Im Januar habe ich netto 6 solcher Überstunden gehalten, die lasse ich mir jetzt auszahlen. Ich benutze natürlich ein schönes Formuler, “Für geleistete Dienste”, und: “erlaube ich mir zu berechnen”, auch wenn das nur zur Erheiterung von Sekretariat und Schulleitung dient. Heiterkeit ist ja nicht zu unterschätzen.

91 Gedanken zu “Überstunden machen

  1. > “erlaube ich mir zu berechnen”

    Das solltest du schon etwas präziser formulieren:

    Erlaube ich mir, laut GOL BI3 (vgl. http://www.e-bis.de/goae/defaultFrame.htm), eine “eingehende, das gewöhnliche Maß übersteigende Beratung auch mittels Fernsprecher” zu berechnen.

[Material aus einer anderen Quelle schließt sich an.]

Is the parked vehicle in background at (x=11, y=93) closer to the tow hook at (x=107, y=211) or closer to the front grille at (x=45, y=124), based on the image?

  2. Marcus on 1.2.2012 at 14:21 sagte:

    Aber doch erst, wenn klar ist, das du binnen der nächsten zwei Monate (also in einem Zeitraum von insgesamt drei Monaten)keinen entsprechenden Freizeitausgleich (–> Kaffetrinken im Lehrerzimmer) erhalten haben wirst, oder?

  3. Marcus on 1.2.2012 at 14:22 sagte:

    dass. S hängt.

  4. Ehrlich gesagt, so hatte ich das auch Im Kopf, und das war ursprünglich sicher so. Man behauptet, dass sei inzwischen anders und es würde monatsweise abgerechnet – aber beschwören will ich das nicht.

  5. Sabine on 1.2.2012 at 14:41 sagte:

    Ich meine mich zu erinnern, dass die Regelung für Teilzeitkräfte ohnehin günstiger ist. Du zählst doch derzeit als Teilzeitkraft?

  6. Ahem! So ähnlich höre ich das im Lehrerzimmer auch gelegentlich. Übelste Nachrede! Bloß weil ich nur drei Tage in der Woche in der Stammschule bin… ich ziehe “teilabgeordnet” vor.

    (Ich meine mich zu erinnern, dass es für angestellte Lehrer eine andere Regelung gibt, das wollte mir in der Schule aber niemand bestätigen, also irre ich mich wohl.)

  7. Sabine on 1.2.2012 at 17:02 sagte:

    Ah so. Teilabgeordnet zählt rechtlich als Vollzeit, das ist in diesem Falle natürlich ungünstig.

  8. Mache ich jetzt auch so.
    Ist in Baden-Württemberg also nicht anders.

  9. Es sind nach meiner Information etwa 22,30 Euro pro Stunde. Allerdings wird die volle Steuer fällig, d.h. es kommen 50% und weniger raus.
    Bei TZlern gilt jede Überstunde als abrechenbar.
    Bei uns wird halbjährlich abgerechnet. Das Vertretungsplanprogramm spuckt eine exakte Auflistung der jeweiligen Stunden aus.
    Es ist zu ergänzen, dass Schulleitungen gewisse Möglichkeiten haben, bestimmte Aktionen auch in einem gewissen Rahmen als Überstunden laufen zu lassen, z.B. Wandertage, Klassenfahrten.
    Ich rechne seit ein paar Jahren ab – habe nämlich früher naiv gedacht, dass sich das immer verrechnet. Als ich mal in einem Jahr zwischen September und Anfang Februar 34 Überstunden hatte, habe ich damit angefangen. Da will ich niemandem was schenken.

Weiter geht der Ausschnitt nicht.